All limb-loss-related discharges were then classified hierarchically into mutually exclusive categories according to etiology as (1) trauma-related (ICD 810-839, 880-884, 885-887.7, 895-897.7, 925-929, 942-949, or 958-959); (2) congenital deficiency (newborn discharge designation in combination with a congential reduction anomaly ICD 755.2-755.29, 755.3-755.39, or 755.4); (3) cancer-related (ICD 170.4-170.8, 171.2-171.3, or 172.6-172.7); (4) dysvascular (ICD 040.0, 250.0-250.9, 440.0-440.9, 442.0-442.9, 443.0-443.9, 444.0-444.9, 682.0-682.9, 686.0 -686.9, 707.0-707.9, 728.86, 730.0-730.9, or 785.0-785.9); or (5) other etiology. Records grouped in the "other etiology" category were then examined in depth. Whenever appropriate, records were reclassified into 1 of the 4 main groups, and our classification algorithm was refined to better reflect the etiology of limb loss. For example, discharges with a cause of injury (E-code) related to trauma, such as "late effects of accident" or "injury to blood vessel," were moved into the trauma-related category. The refinement of our classification algorithm continued until records could no longer be categorized into one of the more specific groups. The final category of "other etiology," which contained less than 2% of the sample, primarily included discharges for amputations due to complications of procedures, internal derangement of joints, and other joint disorders. These unclassified discharges were excluded from analyses.

An important part of our effort was the identification of discharges that were presumed to be new or incident cases of limb deficiency and amputation. For instance, discharges that were for rehabilitation (V57.0-V57.9) or reattachment of extremity (ICD 84.21-84.29) were excluded from our analysis of incidence. Discharge records of non-newborn patients that had a code indicative of limb deficiency but no other limb-loss-related diagnosis and no limb-loss-related procedure codes, were also excluded, since it was most likely that these discharges did not identify new cases of limb deficiency, but rather individuals for whom the congenital limb deficiency was included as a comorbid diagnosis. New cases of congenital deficiency, therefore, were identified based on a diagnosis of limb deficiency combined with a newborn code noted in the record for that admission.

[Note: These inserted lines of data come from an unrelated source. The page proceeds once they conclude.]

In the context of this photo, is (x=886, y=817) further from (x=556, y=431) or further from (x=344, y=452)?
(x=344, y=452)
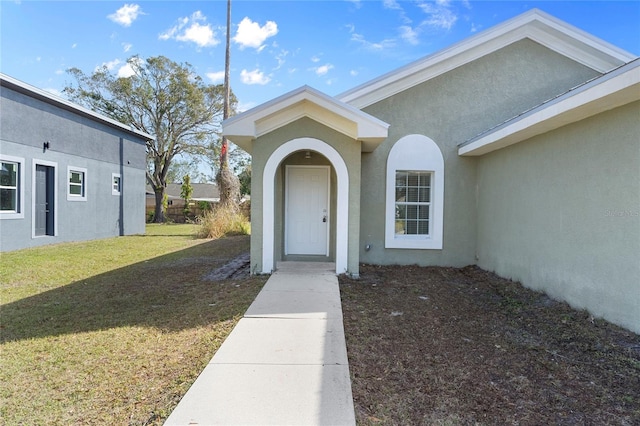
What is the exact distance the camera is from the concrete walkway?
2.81m

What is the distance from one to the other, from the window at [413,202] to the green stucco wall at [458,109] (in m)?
0.47

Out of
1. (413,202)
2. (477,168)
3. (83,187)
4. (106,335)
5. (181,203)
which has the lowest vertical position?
(106,335)

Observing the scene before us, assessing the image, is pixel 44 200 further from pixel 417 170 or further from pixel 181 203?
pixel 181 203

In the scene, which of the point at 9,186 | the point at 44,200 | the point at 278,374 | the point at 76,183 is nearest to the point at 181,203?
the point at 76,183

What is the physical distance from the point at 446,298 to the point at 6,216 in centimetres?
1350

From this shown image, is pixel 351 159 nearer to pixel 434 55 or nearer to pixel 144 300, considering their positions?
pixel 434 55

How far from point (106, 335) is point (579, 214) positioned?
23.8 ft

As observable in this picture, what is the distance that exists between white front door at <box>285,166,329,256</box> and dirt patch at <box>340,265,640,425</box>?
8.65 ft

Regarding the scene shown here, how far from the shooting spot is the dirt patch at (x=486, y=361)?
303 centimetres

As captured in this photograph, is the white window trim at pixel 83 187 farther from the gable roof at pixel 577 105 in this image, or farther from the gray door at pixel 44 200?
the gable roof at pixel 577 105

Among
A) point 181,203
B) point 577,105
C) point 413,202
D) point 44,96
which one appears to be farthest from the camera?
point 181,203

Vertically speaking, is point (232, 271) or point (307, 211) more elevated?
point (307, 211)

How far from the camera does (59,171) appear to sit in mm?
13438

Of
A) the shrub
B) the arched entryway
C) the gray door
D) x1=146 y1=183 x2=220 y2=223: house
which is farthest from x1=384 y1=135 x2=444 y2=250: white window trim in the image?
the gray door
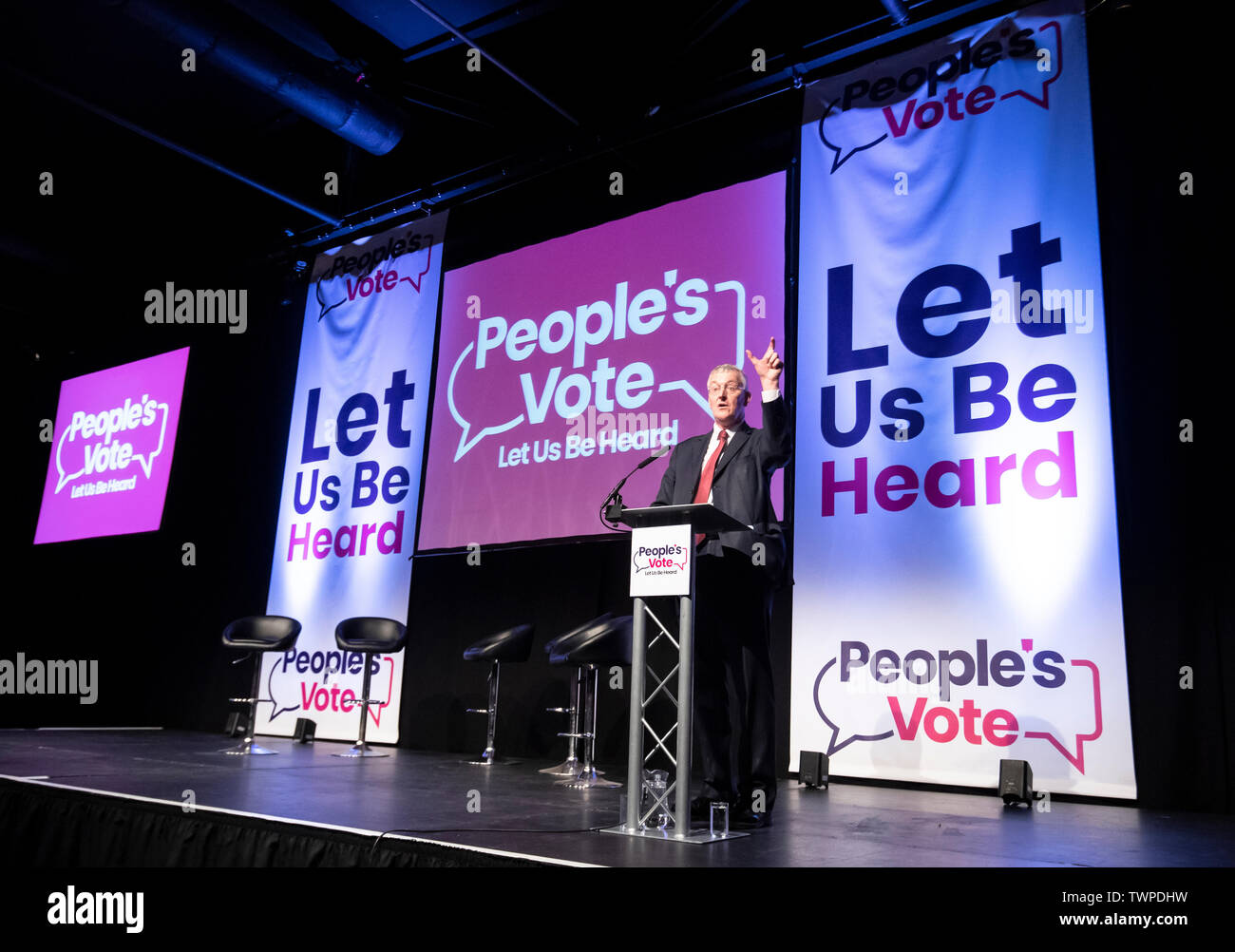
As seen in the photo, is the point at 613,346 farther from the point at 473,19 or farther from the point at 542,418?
the point at 473,19

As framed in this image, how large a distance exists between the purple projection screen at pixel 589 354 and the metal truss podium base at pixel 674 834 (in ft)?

Etiology-specific limb-loss-related discharges were further classified into mutually exclusive categories according to the level of the amputation. Lower-limb levels for dysvascular, trauma-related, and cancer-related amputations were classified as toe(s), foot, ankle, transtibial (below-knee), through-knee, transfemoral (above-knee), hip disarticulation, and pelvic. Upper- limb amputations were classified as thumb, finger(s), hand, wrist, transradial, through-elbow, transhumeral, shoulder, and forequarter amputation levels. With the exception of trauma-related discharges for which specific codes for bilateral upper or bilateral lower limb amputations were available, whenever 2 amputation procedures were done during the same hospitalization, the most proximal level of amputation was chosen for classification. Discharges involving upper-limb congenital deficiencies were classified according to type and level into transverse, longitudinal hand, longitudinal radial, and longitudinal humeral. Lower-limb congenital deficiencies were classified as transverse, longitudinal toe, longitudinal foot, longitudinal fibular, longitudinal tibial, and longitudinal femoral. As with amputation levels, limb-deficiency types were classified into mutually exclusive categories, with lower-limb anomalies hierarchically superceding upper-limb anomalies whenever multiple deficiencies were identified during a single discharge with the newborn designation. Multiple-limb anomalies were identified when they occurred, however.